__Directions for this task__: All of the entries need to be written out again, exactly as they are.

__Extracted data entries__:
.....

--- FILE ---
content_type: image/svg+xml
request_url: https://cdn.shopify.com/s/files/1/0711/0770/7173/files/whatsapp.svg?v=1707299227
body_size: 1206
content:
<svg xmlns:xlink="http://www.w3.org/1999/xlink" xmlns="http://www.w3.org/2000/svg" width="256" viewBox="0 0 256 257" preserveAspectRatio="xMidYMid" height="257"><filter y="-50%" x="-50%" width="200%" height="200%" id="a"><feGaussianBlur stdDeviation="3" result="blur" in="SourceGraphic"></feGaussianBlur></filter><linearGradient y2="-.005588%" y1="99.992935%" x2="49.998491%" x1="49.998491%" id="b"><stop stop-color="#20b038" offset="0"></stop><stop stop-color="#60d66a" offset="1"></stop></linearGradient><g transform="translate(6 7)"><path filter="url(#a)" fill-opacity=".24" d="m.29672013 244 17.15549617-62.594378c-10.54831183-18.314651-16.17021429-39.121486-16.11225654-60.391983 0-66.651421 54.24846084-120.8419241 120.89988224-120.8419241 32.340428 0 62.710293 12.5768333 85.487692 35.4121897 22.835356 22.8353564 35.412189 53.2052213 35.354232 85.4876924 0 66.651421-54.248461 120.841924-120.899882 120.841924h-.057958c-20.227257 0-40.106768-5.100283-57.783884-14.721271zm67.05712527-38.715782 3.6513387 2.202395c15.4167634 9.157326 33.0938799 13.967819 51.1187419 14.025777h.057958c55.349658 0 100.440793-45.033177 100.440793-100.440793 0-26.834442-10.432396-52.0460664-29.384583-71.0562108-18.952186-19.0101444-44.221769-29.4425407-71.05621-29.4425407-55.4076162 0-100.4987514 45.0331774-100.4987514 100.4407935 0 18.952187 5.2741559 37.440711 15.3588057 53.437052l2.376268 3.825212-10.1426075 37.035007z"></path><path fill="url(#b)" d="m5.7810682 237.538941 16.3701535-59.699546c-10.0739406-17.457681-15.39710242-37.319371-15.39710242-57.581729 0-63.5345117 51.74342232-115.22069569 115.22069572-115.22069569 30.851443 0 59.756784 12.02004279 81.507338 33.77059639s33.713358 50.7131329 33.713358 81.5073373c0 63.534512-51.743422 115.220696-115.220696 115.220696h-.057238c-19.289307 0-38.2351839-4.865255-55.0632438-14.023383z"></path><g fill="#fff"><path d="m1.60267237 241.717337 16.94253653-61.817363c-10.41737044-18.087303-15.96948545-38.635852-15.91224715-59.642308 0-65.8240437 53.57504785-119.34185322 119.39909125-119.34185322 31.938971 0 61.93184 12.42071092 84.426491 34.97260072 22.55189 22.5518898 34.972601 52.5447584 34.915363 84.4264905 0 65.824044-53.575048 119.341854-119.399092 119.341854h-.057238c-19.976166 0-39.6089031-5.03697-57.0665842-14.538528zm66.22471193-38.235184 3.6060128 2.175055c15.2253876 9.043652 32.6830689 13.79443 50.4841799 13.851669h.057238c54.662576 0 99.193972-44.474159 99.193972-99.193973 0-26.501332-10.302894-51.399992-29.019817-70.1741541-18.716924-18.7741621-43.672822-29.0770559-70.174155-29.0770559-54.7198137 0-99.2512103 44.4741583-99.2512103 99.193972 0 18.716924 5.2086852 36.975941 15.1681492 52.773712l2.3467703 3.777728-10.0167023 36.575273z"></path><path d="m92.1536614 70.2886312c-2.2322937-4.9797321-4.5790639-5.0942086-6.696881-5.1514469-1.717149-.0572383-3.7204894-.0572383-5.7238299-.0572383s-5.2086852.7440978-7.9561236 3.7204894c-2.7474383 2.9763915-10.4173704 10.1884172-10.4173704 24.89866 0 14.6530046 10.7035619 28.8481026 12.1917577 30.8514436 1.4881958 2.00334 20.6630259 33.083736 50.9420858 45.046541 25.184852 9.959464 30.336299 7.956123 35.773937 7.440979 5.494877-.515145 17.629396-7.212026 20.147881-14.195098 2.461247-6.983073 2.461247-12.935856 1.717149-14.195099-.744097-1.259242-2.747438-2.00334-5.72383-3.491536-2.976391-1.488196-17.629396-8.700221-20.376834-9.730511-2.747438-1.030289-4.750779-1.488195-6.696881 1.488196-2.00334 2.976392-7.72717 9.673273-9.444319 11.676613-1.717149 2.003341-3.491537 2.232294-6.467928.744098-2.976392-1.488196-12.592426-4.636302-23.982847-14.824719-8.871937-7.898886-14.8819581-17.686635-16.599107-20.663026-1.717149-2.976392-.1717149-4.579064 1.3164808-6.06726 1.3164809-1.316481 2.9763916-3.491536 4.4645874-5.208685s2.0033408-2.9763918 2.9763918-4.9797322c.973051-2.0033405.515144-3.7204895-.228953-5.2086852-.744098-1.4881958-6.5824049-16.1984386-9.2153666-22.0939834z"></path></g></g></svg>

.....

__Solution to this problem__:
--- FILE ---
content_type: image/svg+xml
request_url: https://cdn.shopify.com/s/files/1/0711/0770/7173/files/whatsapp.svg?v=1707299227
body_size: 1206
content:
<svg xmlns:xlink="http://www.w3.org/1999/xlink" xmlns="http://www.w3.org/2000/svg" width="256" viewBox="0 0 256 257" preserveAspectRatio="xMidYMid" height="257"><filter y="-50%" x="-50%" width="200%" height="200%" id="a"><feGaussianBlur stdDeviation="3" result="blur" in="SourceGraphic"></feGaussianBlur></filter><linearGradient y2="-.005588%" y1="99.992935%" x2="49.998491%" x1="49.998491%" id="b"><stop stop-color="#20b038" offset="0"></stop><stop stop-color="#60d66a" offset="1"></stop></linearGradient><g transform="translate(6 7)"><path filter="url(#a)" fill-opacity=".24" d="m.29672013 244 17.15549617-62.594378c-10.54831183-18.314651-16.17021429-39.121486-16.11225654-60.391983 0-66.651421 54.24846084-120.8419241 120.89988224-120.8419241 32.340428 0 62.710293 12.5768333 85.487692 35.4121897 22.835356 22.8353564 35.412189 53.2052213 35.354232 85.4876924 0 66.651421-54.248461 120.841924-120.899882 120.841924h-.057958c-20.227257 0-40.106768-5.100283-57.783884-14.721271zm67.05712527-38.715782 3.6513387 2.202395c15.4167634 9.157326 33.0938799 13.967819 51.1187419 14.025777h.057958c55.349658 0 100.440793-45.033177 100.440793-100.440793 0-26.834442-10.432396-52.0460664-29.384583-71.0562108-18.952186-19.0101444-44.221769-29.4425407-71.05621-29.4425407-55.4076162 0-100.4987514 45.0331774-100.4987514 100.4407935 0 18.952187 5.2741559 37.440711 15.3588057 53.437052l2.376268 3.825212-10.1426075 37.035007z"></path><path fill="url(#b)" d="m5.7810682 237.538941 16.3701535-59.699546c-10.0739406-17.457681-15.39710242-37.319371-15.39710242-57.581729 0-63.5345117 51.74342232-115.22069569 115.22069572-115.22069569 30.851443 0 59.756784 12.02004279 81.507338 33.77059639s33.713358 50.7131329 33.713358 81.5073373c0 63.534512-51.743422 115.220696-115.220696 115.220696h-.057238c-19.289307 0-38.2351839-4.865255-55.0632438-14.023383z"></path><g fill="#fff"><path d="m1.60267237 241.717337 16.94253653-61.817363c-10.41737044-18.087303-15.96948545-38.635852-15.91224715-59.642308 0-65.8240437 53.57504785-119.34185322 119.39909125-119.34185322 31.938971 0 61.93184 12.42071092 84.426491 34.97260072 22.55189 22.5518898 34.972601 52.5447584 34.915363 84.4264905 0 65.824044-53.575048 119.341854-119.399092 119.341854h-.057238c-19.976166 0-39.6089031-5.03697-57.0665842-14.538528zm66.22471193-38.235184 3.6060128 2.175055c15.2253876 9.043652 32.6830689 13.79443 50.4841799 13.851669h.057238c54.662576 0 99.193972-44.474159 99.193972-99.193973 0-26.501332-10.302894-51.399992-29.019817-70.1741541-18.716924-18.7741621-43.672822-29.0770559-70.174155-29.0770559-54.7198137 0-99.2512103 44.4741583-99.2512103 99.193972 0 18.716924 5.2086852 36.975941 15.1681492 52.773712l2.3467703 3.777728-10.0167023 36.575273z"></path><path d="m92.1536614 70.2886312c-2.2322937-4.9797321-4.5790639-5.0942086-6.696881-5.1514469-1.717149-.0572383-3.7204894-.0572383-5.7238299-.0572383s-5.2086852.7440978-7.9561236 3.7204894c-2.7474383 2.9763915-10.4173704 10.1884172-10.4173704 24.89866 0 14.6530046 10.7035619 28.8481026 12.1917577 30.8514436 1.4881958 2.00334 20.6630259 33.083736 50.9420858 45.046541 25.184852 9.959464 30.336299 7.956123 35.773937 7.440979 5.494877-.515145 17.629396-7.212026 20.147881-14.195098 2.461247-6.983073 2.461247-12.935856 1.717149-14.195099-.744097-1.259242-2.747438-2.00334-5.72383-3.491536-2.976391-1.488196-17.629396-8.700221-20.376834-9.730511-2.747438-1.030289-4.750779-1.488195-6.696881 1.488196-2.00334 2.976392-7.72717 9.673273-9.444319 11.676613-1.717149 2.003341-3.491537 2.232294-6.467928.744098-2.976392-1.488196-12.592426-4.636302-23.982847-14.824719-8.871937-7.898886-14.8819581-17.686635-16.599107-20.663026-1.717149-2.976392-.1717149-4.579064 1.3164808-6.06726 1.3164809-1.316481 2.9763916-3.491536 4.4645874-5.208685s2.0033408-2.9763918 2.9763918-4.9797322c.973051-2.0033405.515144-3.7204895-.228953-5.2086852-.744098-1.4881958-6.5824049-16.1984386-9.2153666-22.0939834z"></path></g></g></svg>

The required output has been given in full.